6. The double-shaft photovoltaic power generation sunflower device according to claim 5, wherein the pitching module comprises a first outer cylinder (16), the first fixed shaft (15) is rotatably positioned in the first outer cylinder (16) and is coaxial with the first outer cylinder (16), a first telescopic power source (17) is further arranged on the outer wall of the first outer cylinder (16), and the telescopic end of the first telescopic power source (17) stretches into the first outer cylinder (16) and is in power connection with the first fixed shaft (15);

the rotary type electric energy meter is characterized in that a second fixed shaft (18) is fixedly connected to the peripheral outer wall of the first outer cylinder (16), the axis of the second fixed shaft (18) is perpendicular to the first fixed shaft (15), the axis of the second fixed shaft (18) is perpendicular to the ground, and the rotary module is in transmission connection with the second fixed shaft (18) and is used for driving the second fixed shaft (18) to axially rotate.

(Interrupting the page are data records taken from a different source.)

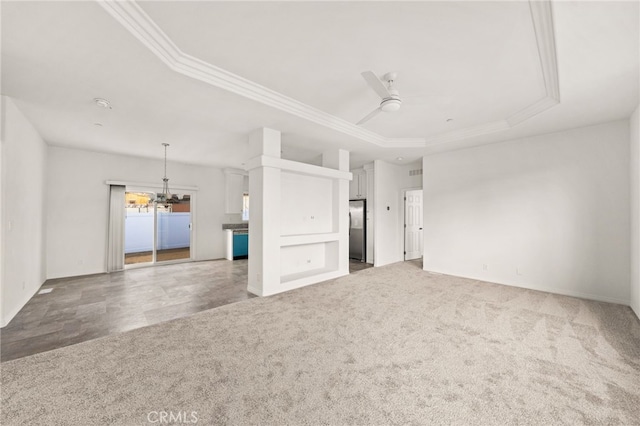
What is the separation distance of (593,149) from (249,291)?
616 cm

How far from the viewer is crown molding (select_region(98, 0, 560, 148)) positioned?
1925 millimetres

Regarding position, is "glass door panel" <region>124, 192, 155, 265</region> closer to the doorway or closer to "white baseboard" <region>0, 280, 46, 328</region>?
the doorway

7. The double-shaft photovoltaic power generation sunflower device according to claim 6, wherein the rotating module comprises a second outer cylinder (19), the second fixed shaft (18) is rotatably positioned in the second outer cylinder (19) and is coaxial with the second outer cylinder (19), a second telescopic power source (20) is further arranged on the outer wall of the second outer cylinder (19), and the telescopic end of the second telescopic power source (20) stretches into the second outer cylinder (19) and is in power connection with the second fixed shaft (18).

8. The double-shaft photovoltaic power generation sunflower device according to claim 7, further comprising a base column (21), wherein the second outer cylinder (19) is fixedly connected to the top of the base column (21), and a bird repellent device (22) is further arranged on the outer wall of the base column (21).

9. The double-shaft photovoltaic power generation sunflower device according to claim 1, wherein the top surfaces of the bottom plates (2) are provided with mounting grooves (23), and the photovoltaic plates (3) are clamped in the mounting grooves (23).

10. A dual-axis photovoltaic power generation sunflower device according to any of claims 1-9, wherein the bottom surface of the bottom plate (2) is fixedly connected with a cleaning sheet (24) for cleaning the photovoltaic panel (3) on the top surface of the bottom plate (2) below.